Graphic Communicator photo by Susan Zachem
Dan Huziak, Toronto 100M health and safety coordinator, leads a workshop on cancer prevention at the Joint Canadian Conference.
Worker activism and education are the keys to eliminating the threat of cancer and other diseases in the workplace, Toronto 100M Health and Safety Coordinator Dan Huziak advised workshop participants at the Joint Canadian Conference.

Huziak cited international scientific agreement that at least 80 percent of all cancers are related to environmental and workplace exposures to cancer-causing substances. These cancers are preventable by eliminating the exposures, he said.

Workers who want to leave it to their governments and employers to protect them from job-related diseases are making a mistake, Huziak said. He cited an occupational disease study program that was funded by the Ontario government in 1986 only to be slashed by Ontario Premier Mike Harris' Tory government in the early 1990s. "Don't think for one minute that any government is your friend," Huziak said.

Noting that business has lobbied hard in Ontario to take away the important basic right of workers to refuse unsafe work, Huziak urged GCIU local leaders and bargaining committees to insure this right in their contracts. "Volunteerism doesn't work when it comes to employers," he said.

Huziak also urged union members not to be persuaded by corporate-funded propaganda that all cancers are the fault of individuals through "lifestyle" choices, such as tobacco use or genetic factors. While such factors do play a role in disease, he said, they are not the only culprits despite their predominance in the media.
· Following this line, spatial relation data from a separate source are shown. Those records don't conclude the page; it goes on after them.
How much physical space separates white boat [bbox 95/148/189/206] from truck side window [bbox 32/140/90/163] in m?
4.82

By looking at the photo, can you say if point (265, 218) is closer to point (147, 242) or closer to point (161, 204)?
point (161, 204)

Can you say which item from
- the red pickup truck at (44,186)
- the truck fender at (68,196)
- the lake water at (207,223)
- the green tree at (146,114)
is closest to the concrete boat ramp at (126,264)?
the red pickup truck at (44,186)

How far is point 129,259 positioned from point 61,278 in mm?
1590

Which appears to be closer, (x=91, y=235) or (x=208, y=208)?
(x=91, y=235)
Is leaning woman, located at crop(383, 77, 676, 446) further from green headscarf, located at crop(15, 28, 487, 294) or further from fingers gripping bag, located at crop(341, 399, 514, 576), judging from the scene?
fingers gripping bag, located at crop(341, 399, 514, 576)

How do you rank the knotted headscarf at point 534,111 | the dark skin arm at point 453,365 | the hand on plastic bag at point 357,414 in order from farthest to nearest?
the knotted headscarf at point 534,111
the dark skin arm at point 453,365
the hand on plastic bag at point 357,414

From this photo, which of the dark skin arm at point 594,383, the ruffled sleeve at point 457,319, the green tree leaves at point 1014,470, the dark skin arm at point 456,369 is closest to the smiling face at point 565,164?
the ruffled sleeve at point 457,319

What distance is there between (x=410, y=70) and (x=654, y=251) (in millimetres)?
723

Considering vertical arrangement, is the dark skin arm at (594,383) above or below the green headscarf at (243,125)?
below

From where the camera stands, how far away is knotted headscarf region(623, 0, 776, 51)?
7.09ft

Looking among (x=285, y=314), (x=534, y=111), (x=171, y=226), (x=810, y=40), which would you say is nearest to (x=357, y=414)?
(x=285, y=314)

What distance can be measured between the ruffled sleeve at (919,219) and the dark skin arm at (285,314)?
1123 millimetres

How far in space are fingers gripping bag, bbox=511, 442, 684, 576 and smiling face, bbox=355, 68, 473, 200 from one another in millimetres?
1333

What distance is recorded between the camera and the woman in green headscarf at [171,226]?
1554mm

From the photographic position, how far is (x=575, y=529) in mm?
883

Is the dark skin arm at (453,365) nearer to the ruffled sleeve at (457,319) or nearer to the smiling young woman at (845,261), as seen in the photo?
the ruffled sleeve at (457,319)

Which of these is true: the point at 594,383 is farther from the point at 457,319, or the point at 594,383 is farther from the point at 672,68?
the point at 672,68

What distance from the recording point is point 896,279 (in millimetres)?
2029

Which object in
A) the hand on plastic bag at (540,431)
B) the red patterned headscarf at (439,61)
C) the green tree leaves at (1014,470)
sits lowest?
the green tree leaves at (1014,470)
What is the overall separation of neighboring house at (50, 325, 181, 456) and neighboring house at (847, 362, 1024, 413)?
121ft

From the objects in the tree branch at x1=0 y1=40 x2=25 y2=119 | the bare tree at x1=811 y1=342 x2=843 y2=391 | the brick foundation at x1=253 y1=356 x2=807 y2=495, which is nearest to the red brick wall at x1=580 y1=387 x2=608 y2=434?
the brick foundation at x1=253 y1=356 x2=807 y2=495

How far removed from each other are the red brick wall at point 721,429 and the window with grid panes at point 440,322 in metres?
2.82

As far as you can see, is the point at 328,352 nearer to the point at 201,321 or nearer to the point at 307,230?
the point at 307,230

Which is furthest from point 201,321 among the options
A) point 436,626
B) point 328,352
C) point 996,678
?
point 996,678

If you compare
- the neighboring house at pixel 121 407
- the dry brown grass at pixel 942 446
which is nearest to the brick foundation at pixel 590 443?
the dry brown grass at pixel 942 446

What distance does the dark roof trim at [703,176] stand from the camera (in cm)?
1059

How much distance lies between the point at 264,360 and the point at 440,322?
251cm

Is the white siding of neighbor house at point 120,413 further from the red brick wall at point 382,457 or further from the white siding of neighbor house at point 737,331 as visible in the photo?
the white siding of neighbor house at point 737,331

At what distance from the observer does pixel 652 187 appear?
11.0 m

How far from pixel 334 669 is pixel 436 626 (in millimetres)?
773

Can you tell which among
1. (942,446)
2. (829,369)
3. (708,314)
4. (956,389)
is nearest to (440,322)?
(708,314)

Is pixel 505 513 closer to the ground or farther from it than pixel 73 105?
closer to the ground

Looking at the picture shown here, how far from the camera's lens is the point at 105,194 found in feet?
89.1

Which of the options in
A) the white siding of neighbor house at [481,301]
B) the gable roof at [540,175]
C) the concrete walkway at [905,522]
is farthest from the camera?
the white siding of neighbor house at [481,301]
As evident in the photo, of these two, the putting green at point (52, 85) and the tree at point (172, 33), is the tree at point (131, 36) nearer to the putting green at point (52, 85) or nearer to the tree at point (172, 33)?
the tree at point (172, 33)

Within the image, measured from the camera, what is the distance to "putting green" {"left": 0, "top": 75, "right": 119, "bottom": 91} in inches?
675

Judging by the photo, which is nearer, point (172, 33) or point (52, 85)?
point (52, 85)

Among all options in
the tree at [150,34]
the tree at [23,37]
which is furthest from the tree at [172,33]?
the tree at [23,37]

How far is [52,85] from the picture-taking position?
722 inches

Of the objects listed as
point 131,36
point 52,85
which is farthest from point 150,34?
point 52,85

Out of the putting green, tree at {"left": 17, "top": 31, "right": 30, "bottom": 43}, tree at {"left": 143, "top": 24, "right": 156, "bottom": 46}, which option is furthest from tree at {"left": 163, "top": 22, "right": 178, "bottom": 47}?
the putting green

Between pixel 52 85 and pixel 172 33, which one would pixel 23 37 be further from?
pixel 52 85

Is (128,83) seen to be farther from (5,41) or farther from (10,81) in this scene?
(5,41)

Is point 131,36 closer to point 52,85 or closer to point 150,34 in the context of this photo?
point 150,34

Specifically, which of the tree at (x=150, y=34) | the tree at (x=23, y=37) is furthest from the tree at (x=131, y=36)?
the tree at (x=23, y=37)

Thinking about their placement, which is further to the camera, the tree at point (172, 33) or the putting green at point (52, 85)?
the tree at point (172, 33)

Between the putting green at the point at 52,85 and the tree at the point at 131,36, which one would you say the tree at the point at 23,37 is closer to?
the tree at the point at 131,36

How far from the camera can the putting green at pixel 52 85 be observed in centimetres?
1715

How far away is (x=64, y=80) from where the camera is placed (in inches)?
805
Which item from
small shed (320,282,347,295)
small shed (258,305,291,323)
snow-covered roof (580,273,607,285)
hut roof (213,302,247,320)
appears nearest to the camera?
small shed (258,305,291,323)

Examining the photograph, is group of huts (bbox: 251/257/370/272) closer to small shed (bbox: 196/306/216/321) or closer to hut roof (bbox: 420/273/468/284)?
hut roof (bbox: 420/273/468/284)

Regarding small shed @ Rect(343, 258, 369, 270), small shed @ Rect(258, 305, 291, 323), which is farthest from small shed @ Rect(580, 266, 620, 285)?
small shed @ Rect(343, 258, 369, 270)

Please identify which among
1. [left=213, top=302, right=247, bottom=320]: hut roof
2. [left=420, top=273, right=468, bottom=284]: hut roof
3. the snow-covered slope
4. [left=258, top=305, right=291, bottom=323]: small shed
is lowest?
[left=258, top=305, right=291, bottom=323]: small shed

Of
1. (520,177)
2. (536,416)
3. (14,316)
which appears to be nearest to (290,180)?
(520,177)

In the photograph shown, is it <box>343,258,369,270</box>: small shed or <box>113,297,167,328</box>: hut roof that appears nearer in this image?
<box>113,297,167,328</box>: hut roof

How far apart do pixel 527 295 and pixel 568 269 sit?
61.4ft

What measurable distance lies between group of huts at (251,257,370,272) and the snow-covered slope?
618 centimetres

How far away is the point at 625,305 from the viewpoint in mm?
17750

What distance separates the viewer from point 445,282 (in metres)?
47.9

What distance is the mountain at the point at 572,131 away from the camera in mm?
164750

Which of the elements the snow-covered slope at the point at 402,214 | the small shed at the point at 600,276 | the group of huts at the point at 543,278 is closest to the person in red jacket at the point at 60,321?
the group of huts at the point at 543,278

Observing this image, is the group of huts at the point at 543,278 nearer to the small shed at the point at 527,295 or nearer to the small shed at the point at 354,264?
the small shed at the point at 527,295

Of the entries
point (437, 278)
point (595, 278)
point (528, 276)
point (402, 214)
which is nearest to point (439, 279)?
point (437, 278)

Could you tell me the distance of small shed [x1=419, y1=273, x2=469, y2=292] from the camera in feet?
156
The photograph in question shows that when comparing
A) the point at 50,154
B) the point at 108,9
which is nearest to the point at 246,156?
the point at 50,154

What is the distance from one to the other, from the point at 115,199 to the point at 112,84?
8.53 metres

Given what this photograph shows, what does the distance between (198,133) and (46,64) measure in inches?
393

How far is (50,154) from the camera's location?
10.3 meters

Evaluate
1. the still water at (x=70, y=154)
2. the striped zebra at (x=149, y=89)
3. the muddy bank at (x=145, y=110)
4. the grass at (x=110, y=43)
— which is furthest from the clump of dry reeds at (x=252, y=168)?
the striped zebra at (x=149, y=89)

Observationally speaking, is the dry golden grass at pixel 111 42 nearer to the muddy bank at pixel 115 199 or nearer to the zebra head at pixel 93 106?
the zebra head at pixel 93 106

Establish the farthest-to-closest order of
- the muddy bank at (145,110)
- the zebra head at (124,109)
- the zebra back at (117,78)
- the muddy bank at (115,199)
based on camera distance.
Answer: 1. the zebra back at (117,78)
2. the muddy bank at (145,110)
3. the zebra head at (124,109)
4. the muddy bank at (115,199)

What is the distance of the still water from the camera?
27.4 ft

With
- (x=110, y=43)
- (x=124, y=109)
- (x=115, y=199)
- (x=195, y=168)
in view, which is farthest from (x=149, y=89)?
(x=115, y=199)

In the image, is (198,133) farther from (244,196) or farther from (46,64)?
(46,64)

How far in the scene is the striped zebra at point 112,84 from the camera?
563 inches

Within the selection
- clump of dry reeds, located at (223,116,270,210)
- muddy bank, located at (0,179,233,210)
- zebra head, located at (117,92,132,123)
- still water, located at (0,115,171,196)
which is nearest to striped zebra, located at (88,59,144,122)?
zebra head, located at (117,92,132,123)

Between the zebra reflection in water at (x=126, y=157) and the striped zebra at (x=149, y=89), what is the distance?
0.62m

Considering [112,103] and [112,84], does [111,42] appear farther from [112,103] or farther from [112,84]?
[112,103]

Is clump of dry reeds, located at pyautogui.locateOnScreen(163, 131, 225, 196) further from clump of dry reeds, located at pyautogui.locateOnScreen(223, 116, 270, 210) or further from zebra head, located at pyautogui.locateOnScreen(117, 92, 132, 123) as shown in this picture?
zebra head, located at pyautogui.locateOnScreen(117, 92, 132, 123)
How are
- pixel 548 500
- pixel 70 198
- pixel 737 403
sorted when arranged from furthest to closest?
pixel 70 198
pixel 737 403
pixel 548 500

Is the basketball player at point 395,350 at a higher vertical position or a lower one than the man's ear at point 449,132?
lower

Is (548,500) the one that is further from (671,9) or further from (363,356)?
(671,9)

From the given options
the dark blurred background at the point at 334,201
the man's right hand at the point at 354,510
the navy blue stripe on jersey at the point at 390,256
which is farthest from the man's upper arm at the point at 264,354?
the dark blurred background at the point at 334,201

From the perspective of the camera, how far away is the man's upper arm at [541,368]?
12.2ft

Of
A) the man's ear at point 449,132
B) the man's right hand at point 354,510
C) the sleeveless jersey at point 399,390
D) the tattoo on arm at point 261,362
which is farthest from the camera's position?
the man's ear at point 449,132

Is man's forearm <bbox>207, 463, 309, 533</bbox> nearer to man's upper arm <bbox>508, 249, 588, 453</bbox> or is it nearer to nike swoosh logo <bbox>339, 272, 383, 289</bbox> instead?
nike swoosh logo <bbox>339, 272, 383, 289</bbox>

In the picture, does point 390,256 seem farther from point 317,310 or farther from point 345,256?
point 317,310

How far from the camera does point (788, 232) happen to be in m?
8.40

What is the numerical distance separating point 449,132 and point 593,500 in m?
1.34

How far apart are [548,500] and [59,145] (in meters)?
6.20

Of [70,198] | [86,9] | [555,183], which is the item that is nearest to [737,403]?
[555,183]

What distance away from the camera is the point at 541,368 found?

For example, Huziak said, the Windsor Occupational Information Service notes in its book, "Workplace Roulette, Gambling With Cancer," that the International Agency for the Research of Cancer has identified 24 substances that cause lung cancer in humans. Twenty-three of those substances were identified by the excess deaths of workers who were overexposed to those substances. The twenty-fourth substance is tobacco.

Finding out about possible disease-causing substances in the workplace often requires research, and Huziak provided workshop participants with lists of resource centers and websites to assist them in their searches.

After the information is obtained, Huziak said, it needs to be shared with co-workers and other groups. "We need to continue to educate people on the issues," he said.

Huziak said occupational health and safety information also needs to reach a wider audience. He cited a new program in Ontario that sends health and safety experts into schools to spread the word about occupational and environmental hazards.